4. Plan: The plan section outlines the course of action for the patient’s care. It includes the treatment plan, medications prescribed, diagnostic tests ordered, referrals to specialists, patient education, and follow-up instructions. It details what steps will be taken to address the patient’s condition.
With the fast-paced nature of healthcare settings, scribes may not always complete each note before the next encounter begins. Effective time management and organization skills are essential, as they might need to finalize previous notes after an encounter concludes.
Benefits of Being a Scribe
The primary benefit of scribing is gaining clinical experience. Pre-med students actively participate in healthcare delivery, encountering a variety of cases while closely observing and assisting the physicians they work with. This exposure, combined with acquiring medical terminology, charting skills, HIPAA knowledge, and familiarity with the ICD system, ensures that prospective medical school students are well-informed about the role of attending physicians.
Scribing also fosters the development of written and oral communication skills. Medical notes must be clear, concise, and direct. Developing these communication skills as a scribe provides a valuable advantage when embarking on medical training, where the curriculum proceeds at a demanding pace.
Moreover, scribing offers an intimate look at the functioning of the United States healthcare system. Scribes witness the intricate processes involved in a physician’s work, including the necessity of meeting insurance billing requirements. Diagnostic and procedure codes within notes determine the amount billed to a patient’s insurance. These codes follow the ICD-10 system, a globally used diagnostic system representing diseases and conditions. While mastering these codes may seem daunting, it’s an essential skill for aspiring physicians.

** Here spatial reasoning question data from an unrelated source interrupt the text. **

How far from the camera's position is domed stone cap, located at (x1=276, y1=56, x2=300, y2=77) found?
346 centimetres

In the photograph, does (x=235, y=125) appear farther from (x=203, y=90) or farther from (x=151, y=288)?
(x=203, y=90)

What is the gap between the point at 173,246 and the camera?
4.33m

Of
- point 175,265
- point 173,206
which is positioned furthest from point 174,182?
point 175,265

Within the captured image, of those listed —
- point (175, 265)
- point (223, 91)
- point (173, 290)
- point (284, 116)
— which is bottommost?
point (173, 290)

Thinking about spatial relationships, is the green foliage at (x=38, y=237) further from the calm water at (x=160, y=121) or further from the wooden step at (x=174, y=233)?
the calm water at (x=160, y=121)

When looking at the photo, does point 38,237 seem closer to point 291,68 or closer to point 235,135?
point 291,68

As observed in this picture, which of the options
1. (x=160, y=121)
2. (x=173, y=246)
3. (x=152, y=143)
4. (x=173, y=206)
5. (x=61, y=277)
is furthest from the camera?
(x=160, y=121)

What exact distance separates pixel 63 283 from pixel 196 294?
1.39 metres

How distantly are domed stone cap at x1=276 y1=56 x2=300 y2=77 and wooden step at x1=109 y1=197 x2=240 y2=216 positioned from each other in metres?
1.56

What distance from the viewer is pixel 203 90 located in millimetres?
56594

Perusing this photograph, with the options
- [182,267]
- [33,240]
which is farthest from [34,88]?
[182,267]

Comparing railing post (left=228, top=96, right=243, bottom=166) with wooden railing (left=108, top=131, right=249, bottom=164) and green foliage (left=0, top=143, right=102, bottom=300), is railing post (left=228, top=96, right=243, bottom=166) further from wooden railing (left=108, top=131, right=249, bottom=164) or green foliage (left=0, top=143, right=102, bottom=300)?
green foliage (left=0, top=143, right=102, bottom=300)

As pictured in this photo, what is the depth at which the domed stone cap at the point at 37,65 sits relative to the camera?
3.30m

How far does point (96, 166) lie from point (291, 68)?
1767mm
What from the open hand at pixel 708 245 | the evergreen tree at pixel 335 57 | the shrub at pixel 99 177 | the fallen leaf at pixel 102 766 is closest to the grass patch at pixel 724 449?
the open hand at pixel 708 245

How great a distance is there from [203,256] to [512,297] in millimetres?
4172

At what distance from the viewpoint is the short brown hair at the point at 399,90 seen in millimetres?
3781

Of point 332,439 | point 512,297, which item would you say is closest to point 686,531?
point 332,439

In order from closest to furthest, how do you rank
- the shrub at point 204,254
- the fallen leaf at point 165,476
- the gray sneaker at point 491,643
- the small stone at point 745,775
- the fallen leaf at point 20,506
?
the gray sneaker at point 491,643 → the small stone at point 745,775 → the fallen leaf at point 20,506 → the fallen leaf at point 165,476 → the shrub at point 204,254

Finding Scribing Opportunities
Scribing opportunities are available nationwide. SDN’s Activity Finder provides a search function to allow you to research open positions in your area.
Is Scribing the Right Choice for You?
Scribing is an excellent opportunity for pre-med students to gain direct, hands-on experience and gain a comprehensive understanding of the realities of medicine. It comes with a steep learning curve, long hours spent on your feet, potential for night and holiday shifts (depending on the practice setting), encounters with challenging patients, and unforeseen extended shifts. However, if you want to become a physician, these challenges should not deter you. Besides, if you need to get clinical experience, you might as well choose an activity with an option for getting paid to do it!